▶ **TASK DETAILS**: Condense the paragraph starting "I am trying to do a simple Spark SQL programming" in the Spark forum post below into a short bulleted list that keeps its main facts.

** Begin PROVIDED PASSAGE **

I am trying to do a simple Spark SQL programming in Java. In the program, I am getting data from a Cassandra table, converting the RDD
into a Dataset
and displaying the data. When I run the spark-submit
command, I am getting the error: java.lang.ClassNotFoundException: org.apache.spark.internal.Logging
.
My program is:
SparkConf sparkConf = new SparkConf().setAppName("DataFrameTest")
.set("spark.cassandra.connection.host", "abc")
.set("spark.cassandra.auth.username", "def")
.set("spark.cassandra.auth.password", "ghi");
SparkContext sparkContext = new SparkContext(sparkConf);
JavaRDD<EventLog> logsRDD = javaFunctions(sparkContext).cassandraTable("test", "log",
mapRowTo(Log.class));
SparkSession sparkSession = SparkSession.builder().appName("Java Spark SQL").getOrCreate();
Dataset<Row> logsDF = sparkSession.createDataFrame(logsRDD, Log.class);
logsDF.show();
My POM dependencies are:
<dependencies>
<dependency>
<groupId>org.apache.spark</groupId>
<artifactId>spark-core_2.11</artifactId>
<version>2.0.2</version>
<scope>provided</scope>
</dependency>
<dependency>
<groupId>org.apache.spark</groupId>
<artifactId>spark-streaming_2.11</artifactId>
<version>2.0.2</version>
<scope>provided</scope>
</dependency>
<dependency>
<groupId>com.datastax.spark</groupId>
<artifactId>spark-cassandra-connector_2.11</artifactId>
<version>1.6.3</version>
</dependency>
<dependency>
<groupId>org.apache.spark</groupId>
<artifactId>spark-sql_2.11</artifactId>
<version>2.0.2</version>
</dependency>
</dependencies>
My spark-submit
command is: /home/ubuntu/spark-2.0.2-bin-hadoop2.7/bin/spark-submit --class "com.jtv.spark.dataframes.App" --master local[4] spark.dataframes-0.1-jar-with-dependencies.jar
How do I solve this error? Downgrading to 1.5.2
does not work as 1.5.2
does not have org.apache.spark.sql.Dataset
and org.apache.spark.sql.SparkSession
.

** End PROVIDED PASSAGE **
** Begin COLLECTED DATA **

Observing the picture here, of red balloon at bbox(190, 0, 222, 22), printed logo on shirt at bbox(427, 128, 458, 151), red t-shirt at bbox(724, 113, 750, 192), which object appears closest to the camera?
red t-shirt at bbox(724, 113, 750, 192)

** End COLLECTED DATA **

▶ **ANSWER BELOW**:
- Goal: a simple Spark SQL program in Java
- The program reads data from a Cassandra table, converts the RDD into a Dataset, and displays it
- Running spark-submit gives the error java.lang.ClassNotFoundException: org.apache.spark.internal.Logging